Schließlich leisten wir auch einen Beitrag zur Energiewende. Dabei haben wir einen sehr guten Weg gefunden. Darauf komme ich später noch kurz zu sprechen.
Wir haben in der Agrarpolitik nicht mehr die Möglichkeit, Preise festzulegen oder Mengen zu beschränken. Wir können die Landwirtschaft aber auf anderen Wegen unterstützen. Wir können sie nicht nur monetär, sondern auch ideell unterstützen.

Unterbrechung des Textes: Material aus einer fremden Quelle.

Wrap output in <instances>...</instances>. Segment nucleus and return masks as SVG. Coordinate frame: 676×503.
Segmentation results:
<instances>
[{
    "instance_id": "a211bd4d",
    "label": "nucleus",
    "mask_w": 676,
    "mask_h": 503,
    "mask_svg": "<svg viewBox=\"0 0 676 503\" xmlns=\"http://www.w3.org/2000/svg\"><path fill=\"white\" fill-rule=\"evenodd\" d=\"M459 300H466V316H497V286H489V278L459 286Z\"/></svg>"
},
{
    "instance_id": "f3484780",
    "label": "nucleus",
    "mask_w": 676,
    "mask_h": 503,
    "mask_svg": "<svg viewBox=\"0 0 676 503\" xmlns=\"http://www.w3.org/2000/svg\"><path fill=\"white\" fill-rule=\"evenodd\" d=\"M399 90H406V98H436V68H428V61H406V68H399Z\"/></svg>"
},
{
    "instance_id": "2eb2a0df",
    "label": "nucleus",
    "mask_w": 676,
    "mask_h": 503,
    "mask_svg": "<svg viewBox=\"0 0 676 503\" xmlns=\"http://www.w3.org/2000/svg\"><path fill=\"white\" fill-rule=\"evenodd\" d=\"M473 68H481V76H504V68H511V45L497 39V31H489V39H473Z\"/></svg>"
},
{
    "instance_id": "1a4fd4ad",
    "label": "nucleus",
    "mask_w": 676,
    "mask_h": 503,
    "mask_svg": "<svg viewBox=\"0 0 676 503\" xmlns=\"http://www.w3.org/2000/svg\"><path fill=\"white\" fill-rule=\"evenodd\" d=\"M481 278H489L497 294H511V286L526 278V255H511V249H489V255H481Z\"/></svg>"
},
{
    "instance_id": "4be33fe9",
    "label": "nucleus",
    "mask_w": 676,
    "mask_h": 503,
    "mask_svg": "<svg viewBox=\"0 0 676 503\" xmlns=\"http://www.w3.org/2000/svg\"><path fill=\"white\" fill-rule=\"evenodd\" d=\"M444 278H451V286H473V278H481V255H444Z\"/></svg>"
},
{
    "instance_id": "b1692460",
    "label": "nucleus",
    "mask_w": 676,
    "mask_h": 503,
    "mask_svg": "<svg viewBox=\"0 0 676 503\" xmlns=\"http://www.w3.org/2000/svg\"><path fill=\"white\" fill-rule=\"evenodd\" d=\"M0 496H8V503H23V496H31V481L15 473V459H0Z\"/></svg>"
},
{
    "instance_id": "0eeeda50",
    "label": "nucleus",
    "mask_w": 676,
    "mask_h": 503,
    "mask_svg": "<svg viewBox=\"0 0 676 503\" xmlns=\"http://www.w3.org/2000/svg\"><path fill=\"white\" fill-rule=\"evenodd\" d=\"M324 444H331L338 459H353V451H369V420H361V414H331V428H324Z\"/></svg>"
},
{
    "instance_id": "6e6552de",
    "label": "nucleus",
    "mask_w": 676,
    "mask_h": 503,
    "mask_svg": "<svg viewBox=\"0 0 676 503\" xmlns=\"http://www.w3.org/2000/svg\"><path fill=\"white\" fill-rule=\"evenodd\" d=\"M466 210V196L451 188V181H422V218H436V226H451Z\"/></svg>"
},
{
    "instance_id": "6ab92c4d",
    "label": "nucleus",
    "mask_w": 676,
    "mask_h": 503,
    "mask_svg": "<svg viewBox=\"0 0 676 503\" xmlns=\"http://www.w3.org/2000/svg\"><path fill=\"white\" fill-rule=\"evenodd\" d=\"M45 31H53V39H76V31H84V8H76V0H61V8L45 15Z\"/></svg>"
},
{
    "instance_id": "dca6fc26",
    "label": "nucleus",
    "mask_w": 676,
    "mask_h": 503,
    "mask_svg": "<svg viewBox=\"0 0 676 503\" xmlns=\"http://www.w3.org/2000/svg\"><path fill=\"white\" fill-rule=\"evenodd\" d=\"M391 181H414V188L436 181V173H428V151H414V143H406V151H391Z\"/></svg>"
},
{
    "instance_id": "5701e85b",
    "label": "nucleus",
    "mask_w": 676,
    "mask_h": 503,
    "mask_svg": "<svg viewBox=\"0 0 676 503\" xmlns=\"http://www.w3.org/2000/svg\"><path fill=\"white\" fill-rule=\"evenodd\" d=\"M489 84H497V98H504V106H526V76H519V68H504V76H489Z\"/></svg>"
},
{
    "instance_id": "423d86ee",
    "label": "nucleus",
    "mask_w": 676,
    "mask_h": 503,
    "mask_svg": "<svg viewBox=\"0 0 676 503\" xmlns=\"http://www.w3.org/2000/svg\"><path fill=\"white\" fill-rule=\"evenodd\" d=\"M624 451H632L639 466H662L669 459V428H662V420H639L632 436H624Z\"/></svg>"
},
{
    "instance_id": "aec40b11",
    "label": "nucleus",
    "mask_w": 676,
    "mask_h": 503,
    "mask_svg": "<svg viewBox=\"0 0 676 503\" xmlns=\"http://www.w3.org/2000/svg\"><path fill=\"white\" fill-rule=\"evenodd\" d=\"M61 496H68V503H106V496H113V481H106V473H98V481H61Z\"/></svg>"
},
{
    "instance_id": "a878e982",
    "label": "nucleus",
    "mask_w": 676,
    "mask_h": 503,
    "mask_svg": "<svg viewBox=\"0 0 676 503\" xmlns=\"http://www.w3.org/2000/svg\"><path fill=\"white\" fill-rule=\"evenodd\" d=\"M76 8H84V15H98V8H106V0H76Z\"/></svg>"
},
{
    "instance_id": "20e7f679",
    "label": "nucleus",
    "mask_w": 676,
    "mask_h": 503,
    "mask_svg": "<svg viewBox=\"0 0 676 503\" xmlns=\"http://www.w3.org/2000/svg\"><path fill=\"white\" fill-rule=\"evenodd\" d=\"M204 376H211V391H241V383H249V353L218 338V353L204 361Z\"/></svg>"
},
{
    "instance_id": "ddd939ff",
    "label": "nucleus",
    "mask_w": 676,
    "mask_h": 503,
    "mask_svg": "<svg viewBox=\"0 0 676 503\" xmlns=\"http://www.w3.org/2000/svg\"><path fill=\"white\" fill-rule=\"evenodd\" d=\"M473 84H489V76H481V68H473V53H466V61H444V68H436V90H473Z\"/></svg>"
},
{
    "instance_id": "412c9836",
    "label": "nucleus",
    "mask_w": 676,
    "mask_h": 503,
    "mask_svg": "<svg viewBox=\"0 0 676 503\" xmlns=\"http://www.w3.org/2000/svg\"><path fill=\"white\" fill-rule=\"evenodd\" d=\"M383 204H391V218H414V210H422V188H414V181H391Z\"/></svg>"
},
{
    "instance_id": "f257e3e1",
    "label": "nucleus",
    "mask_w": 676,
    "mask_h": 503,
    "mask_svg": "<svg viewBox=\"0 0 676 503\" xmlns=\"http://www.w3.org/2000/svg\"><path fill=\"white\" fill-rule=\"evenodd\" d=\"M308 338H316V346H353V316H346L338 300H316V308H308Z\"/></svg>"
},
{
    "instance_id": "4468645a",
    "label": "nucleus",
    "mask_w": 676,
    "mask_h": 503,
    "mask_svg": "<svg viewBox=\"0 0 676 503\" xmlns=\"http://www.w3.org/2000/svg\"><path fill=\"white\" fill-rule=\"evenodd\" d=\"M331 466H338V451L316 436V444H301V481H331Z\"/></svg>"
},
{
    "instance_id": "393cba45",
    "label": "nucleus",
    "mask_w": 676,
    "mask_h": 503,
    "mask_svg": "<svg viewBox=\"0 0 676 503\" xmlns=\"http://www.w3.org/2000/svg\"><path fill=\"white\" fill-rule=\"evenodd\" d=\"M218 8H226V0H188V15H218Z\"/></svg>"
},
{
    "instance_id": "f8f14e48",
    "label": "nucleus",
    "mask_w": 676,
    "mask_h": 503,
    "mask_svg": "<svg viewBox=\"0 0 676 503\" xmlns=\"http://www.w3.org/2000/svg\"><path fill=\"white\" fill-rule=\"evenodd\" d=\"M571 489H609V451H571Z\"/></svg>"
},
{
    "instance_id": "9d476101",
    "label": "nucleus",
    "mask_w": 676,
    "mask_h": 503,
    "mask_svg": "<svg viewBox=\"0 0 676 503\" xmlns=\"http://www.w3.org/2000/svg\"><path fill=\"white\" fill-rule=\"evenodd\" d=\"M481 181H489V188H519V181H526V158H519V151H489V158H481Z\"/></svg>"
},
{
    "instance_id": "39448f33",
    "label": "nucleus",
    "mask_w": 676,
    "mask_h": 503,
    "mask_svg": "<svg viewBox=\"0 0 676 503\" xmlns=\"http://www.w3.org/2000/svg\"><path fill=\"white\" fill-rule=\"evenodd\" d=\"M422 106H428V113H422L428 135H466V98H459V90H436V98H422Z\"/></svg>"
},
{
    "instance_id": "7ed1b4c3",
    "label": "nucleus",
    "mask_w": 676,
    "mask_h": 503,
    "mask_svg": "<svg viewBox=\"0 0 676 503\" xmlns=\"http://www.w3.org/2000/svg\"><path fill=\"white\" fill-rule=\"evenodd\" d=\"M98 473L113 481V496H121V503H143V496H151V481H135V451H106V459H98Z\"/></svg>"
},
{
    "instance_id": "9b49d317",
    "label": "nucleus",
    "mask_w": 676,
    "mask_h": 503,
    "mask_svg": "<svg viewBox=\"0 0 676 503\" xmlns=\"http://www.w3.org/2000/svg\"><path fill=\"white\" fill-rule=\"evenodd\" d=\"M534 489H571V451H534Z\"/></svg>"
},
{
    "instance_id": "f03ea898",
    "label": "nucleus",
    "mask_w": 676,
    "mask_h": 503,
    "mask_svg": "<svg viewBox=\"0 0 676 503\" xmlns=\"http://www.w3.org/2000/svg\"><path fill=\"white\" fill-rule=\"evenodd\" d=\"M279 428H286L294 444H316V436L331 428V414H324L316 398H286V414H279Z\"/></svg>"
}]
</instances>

Wir müssen der Bevölkerung sagen, dass wir in der Region Ställe brauchen, wenn wir Fleisch und andere Produkte aus der Region essen und genießen wollen. Wenn der Stall im Dorf stört, weil er Gerüche verbreitet, muss er eben raus. Dann müssen wir für die Bauern baurechtliche Möglichkeiten schaffen, damit sie dort siedeln können, wo es notwendig ist. "Regional" muss deswegen auch bedeuten, dass die Bauern beim Dorf bleiben; denn die Landwirtschaft gehört in den ländlichen Raum. Ohne die Landwirtschaft wird der ländliche Raum niemals funktionieren.
Meine sehr verehrten Kolleginnen und Kollegen, dass das Geld im Rahmen der monetären Unterstützung immer noch mehr sein könnte, weiß ich auch. Brunner, Füracker, Seehofer und wie wir alle heißen, haben sehr viele Ideen, was wir noch alles tun können.
(Maria Noichl (SPD): Die Reihenfolge ist bemerkenswert! Brunner, Füracker, Seehofer! - Ministerpräsident Horst Seehofer: So sind halt unsere Abgeordneten!)
Frau Noichl, das ist genau Ihr Problem. Offensichtlich ist für Sie die bayerische Agrarpolitik lächerlich. Nur wenn Sie reden, ist es wichtig. Ich sage Ihnen, dass wir alle miteinander sehr viele Ideen dazu hätten, was wir mit noch so viel Geld agrarpolitisch tun können. Im Gegensatz zu Ihnen haben wir allerdings auch die Verantwortung für das Gesamte, und deswegen muss der eine oder andere Antrag abgelehnt werden. Bei dem, was Sie für sich als große Ideengeberin der bayerischen Agrarpolitik reklamiert haben, kann ich Ihnen nur ganz dringend zur Bescheidenheit raten. Überheben Sie sich nicht, das meiste davon ist nicht wahr.